Stéphane de Lassus, avocat spécialisé en droit patrimonial, rappelle comment l’assurance-vie s’est toujours présentée comme un moyen de « capitaliser sans impôts ».
La fiscalité modérée contribue à faire de l’assurance-vie un produit d’épargne attractif et prospère. Dans les cas de rachats, la fiscalité épargne le capital et ne concerne que les « revenus », lesquels sont moins taxés que les pensions de retraite.
Avant 1998, les sommes versées au bénéficiaire échappaient totalement à l’impôt. Pour les contrats souscrits à partir du 13 octobre 1998, a été instaurée une forme de droits de succession par un prélèvement de 20 % calculé sur les sommes excédant 152.500 euros de versement par bénéficiaire. Par conséquent, les sommes d’un contrat d’assurance-vie sont soumises en partie aux droits de succession et pour l’autre au prélèvement de 20 %.

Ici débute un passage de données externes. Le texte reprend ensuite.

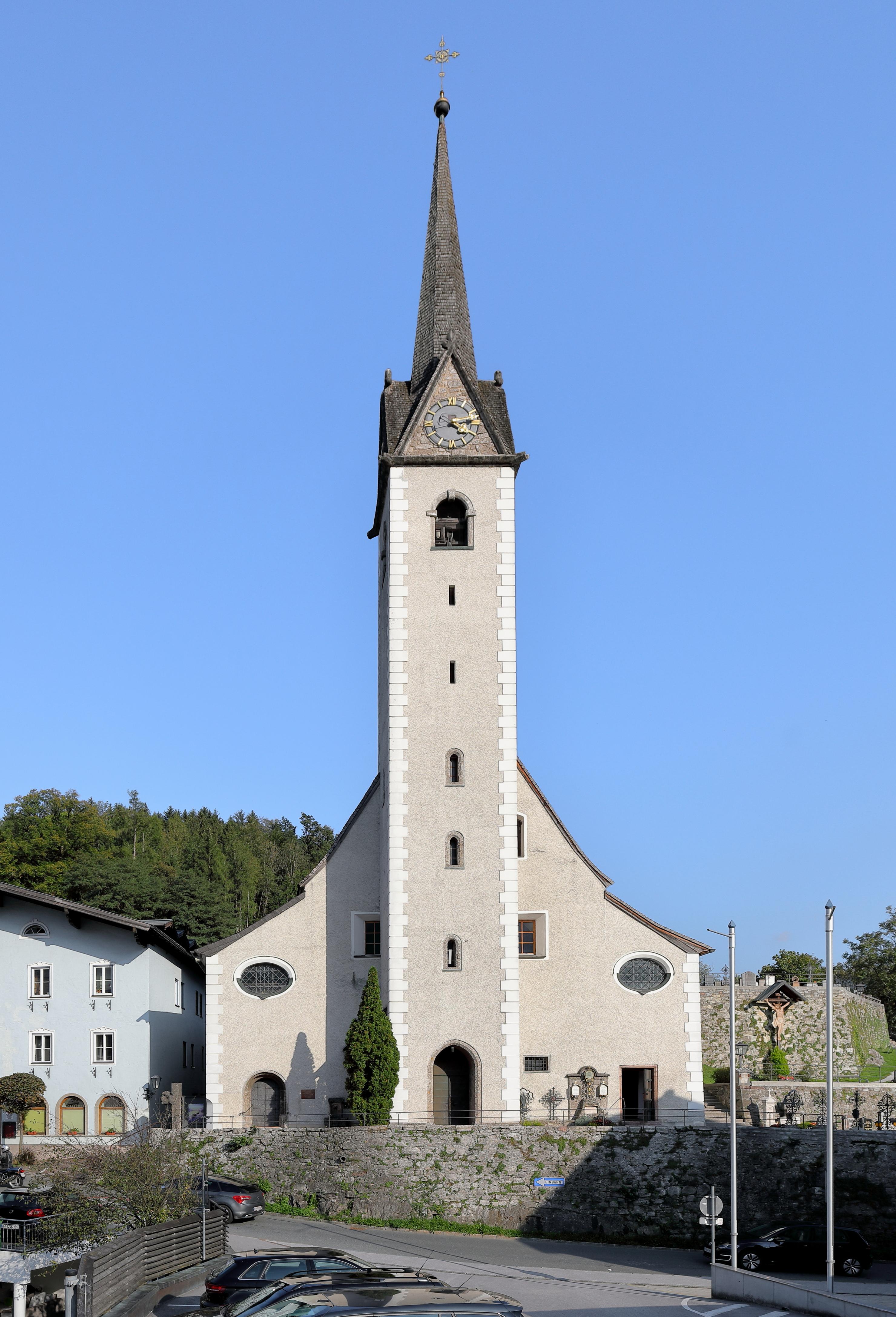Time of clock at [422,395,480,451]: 4:13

En revanche, n’ont cessé d’augmenter les prélèvements sociaux (CSG, CRDS…) sur les produits accumulés. De 0.5% en 1996, ils sont arrivés à 12,1 % le 1er janvier 2009 et 12, 3% depuis le 1er janvier 2011.

Concrètement cela signifie que les primes versées après le 13 octobre 1998 et avant le 70e anniversaire de l’assuré échappent aux droits de succession dans la limite de 152.500 euros par bénéficiaire. La part qui dépasse ce seuil est soumise à un prélèvement de 20 %.

Pour les versements postérieurs au 13 octobre 1998 et postérieurs au 70ème anniversaire, intérêts et plus-values échappent à l’impôt jusqu’à 30.500 euros sur l’ensemble des contrats. Les sommes excédant ce seuil sont soumises aux droits de succession.

A cela, s’ajoutent, depuis le 1er janvier 2010, les prélèvements sociaux qui restreindront d’autant les sommes destinées aux bénéficiaires. Or, comme le remarque Stéphane de Lassus, par principe le décès met fin au contrat, pourtant les contributions sociales sont bien exigées au moment du décès. Par conséquent, c’est au mort que l’on fait payer la CSG, CRDS et autres contributions.